7. The decisions cited by the learned D.R. for applicability of unjust enrichment are not relevant in this case, as the appellants fulfilled the conditions of unjust enrichment by showing that the depot price prevailing at the relevant time. “

9. We also find that once it is established that the goods were sold from the depot to the customers at a lower price as is the case in the present case then it is clear that the higher duty has not been collected by the appellant and hence there is no unjust enrichment. This issue has also been considered in the cases relied upon by the appellant cited (supra).

10. Further, we find that the Ld. Commissioner (Appeals) has not given any credence to the certificates issued by the chartered accountant wherein the chartered accountant has stated that they have verified the entire books of accounts which reveal that the excess duty at the time of clearance, which was actually paid has not been passed on to the customers. The Ld. Commissioner (Appeals) also did not give any credence to the verification report which is referred in the original order granting refund and before the Hon’ble High Court also, the counsel appearing for the revenue has admitted that the Tribunal in their decision dated 02.08.2017 has wrongly recorded that there was no verification report examining the issue of unjust enrichment. The original authority while granting the refund has verified all the documents as recorded by them in the order-in-original granting the refund and in the absence of any contrary evidence, the department cannot possibly say that the bar of unjust enrichment has not been passed by the appellant. The decisions relied upon by the appellant in the case of Ispat Industries Ltd. (supra) clearly holding that once there is a sufficient evidence to prove that the excess duty paid by the assessee has not been passed on to the ultimate buyer, the doctrine of bar of unjust enrichment will not be applicable.

11. Further, we find that the Ld. Commissioner (Appeals) has travelled beyond the remand order passed by the Tribunal. In remand order, the Ld. Commissioner was only to consider the issue of unjust enrichment whereas the Ld. Commissioner has gone beyond the remand order to hold that Rule 7 of the Central ExciseValuation Rules, 2000 has not been followed.

12. As per the findings of the Hon’ble Bombay High Court in the case of Commissioner of Customs (Import) vs. Kodak India Ltd. cited (supra) the lower authorities cannot travel beyond the remand order passed by the higher authorities.

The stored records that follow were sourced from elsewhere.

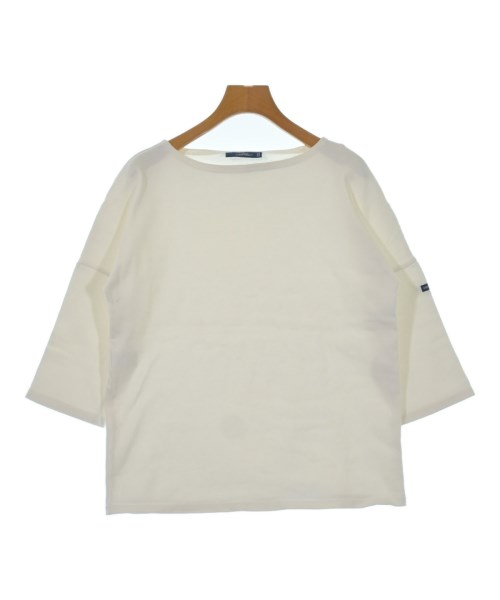 SAINT JAMES(セントジェームス)Tシャツ・カットソー 白 サイズ:3(SM位)/2200638998047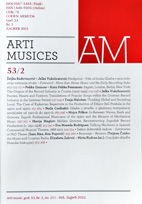 Arti musices : hrvatski muzikološki zbornik = Croatian musicological review.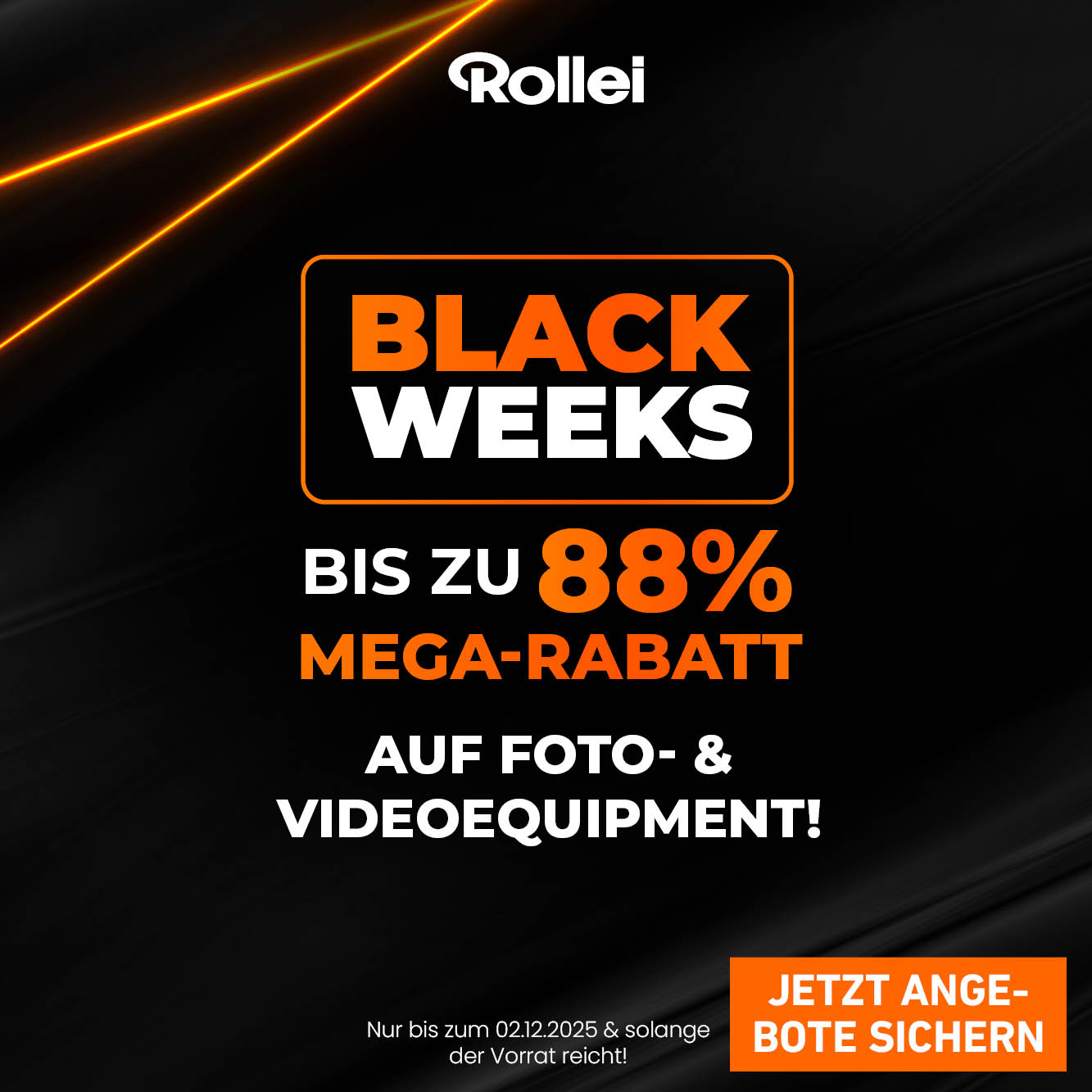 Rollei Black Friday 2025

13. Further, we also find that in the appellant’s own case for the previous period, the appellants have been granted the refund of excess duty paid and four orders-in-originals are placed on record and the said orders have attained finality, therefore, raising the issue in the present case is also not sustainable in law as held by various decisions cited (supra) wherein consistently the Tribunal has held that the department cannot take contrary stand in proceedings on the same issue with the same assessee.

14. We also find that the judgements relied upon by the Ld. DR for the Revenue are not applicable in the facts and circumstances of this case and they are distinguishable on facts.

15. In view of our discussion above, we are of the considered opinion that the impugned order is not sustainable in law and hence we set-aside the impugned order by allowing the appeals filed by the appellant with consequential relief, if any.